There is a real, almost palpable, need for control over our lives, or at least some part thereof. What we have traditionally held important and worth protecting are our belief systems – political and religious. We cling to these more tightly than ever today. In part I believe it is because we live in such a fast paced world that there is little we can hold onto long enough to achieve that sense of control which we so desperately need. And of our political views, why must we protect them so vigorously? What is it about these beliefs that causes us to raise our voices to decibels unknown just to make our point heard and hopefully agreed with? Could it be that we don’t really have the strength of conviction we need to actually believe in our hearts what we think we believe in our heads?
Politicians from both sides of the aisle are equally guilty of the dissolution of civility. In addition, their inappropriate use of language is disparaging. It puts a whole new meaning on ‘politically incorrect’. I am unclear as to their true intentions, as they likely are as well, but the messages they proffer carry strong subliminal reminders implying that anyone who disagrees with them is the enemy.
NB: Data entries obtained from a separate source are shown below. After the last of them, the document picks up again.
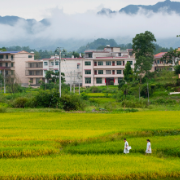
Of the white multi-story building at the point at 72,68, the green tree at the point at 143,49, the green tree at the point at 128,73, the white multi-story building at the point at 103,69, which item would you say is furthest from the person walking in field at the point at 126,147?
the white multi-story building at the point at 72,68

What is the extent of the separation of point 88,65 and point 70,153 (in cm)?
5657

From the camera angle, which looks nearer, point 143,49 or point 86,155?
point 86,155

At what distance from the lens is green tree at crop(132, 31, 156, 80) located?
5792 cm

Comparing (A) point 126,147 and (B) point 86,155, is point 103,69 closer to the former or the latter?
(A) point 126,147

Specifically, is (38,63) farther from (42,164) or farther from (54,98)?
(42,164)

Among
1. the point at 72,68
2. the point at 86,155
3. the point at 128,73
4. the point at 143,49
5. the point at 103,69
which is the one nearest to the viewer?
the point at 86,155

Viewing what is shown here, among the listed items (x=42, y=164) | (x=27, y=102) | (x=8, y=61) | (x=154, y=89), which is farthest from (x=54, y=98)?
(x=8, y=61)

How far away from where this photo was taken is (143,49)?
6100 cm

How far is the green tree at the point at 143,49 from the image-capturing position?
190 feet

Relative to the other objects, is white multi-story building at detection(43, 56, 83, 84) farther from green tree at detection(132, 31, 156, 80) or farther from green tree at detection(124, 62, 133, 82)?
green tree at detection(132, 31, 156, 80)

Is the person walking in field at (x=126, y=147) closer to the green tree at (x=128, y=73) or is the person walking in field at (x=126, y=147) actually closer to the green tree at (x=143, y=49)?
the green tree at (x=128, y=73)

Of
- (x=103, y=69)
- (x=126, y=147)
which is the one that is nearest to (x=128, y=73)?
(x=103, y=69)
I am not naive enough to realize that political posturing is all a part of the process of free government. But what has happened to reason? Do the politicians truly believe that their constituents don’t have the capacity to make informed decisions after hearing responsible arguments from all sides? Perhaps, as with many things in life, they are simply mirroring their own inabilities and feelings of inadequacy. The time has come for all of our elected officials, not just a few of them, to start acting like leaders. With some practice, who knows, they may even become leaders.
Incivility is bullying, plain and simple. Leading by example will show our youth how to behave with respect for others, but only if we make the choice to do just that.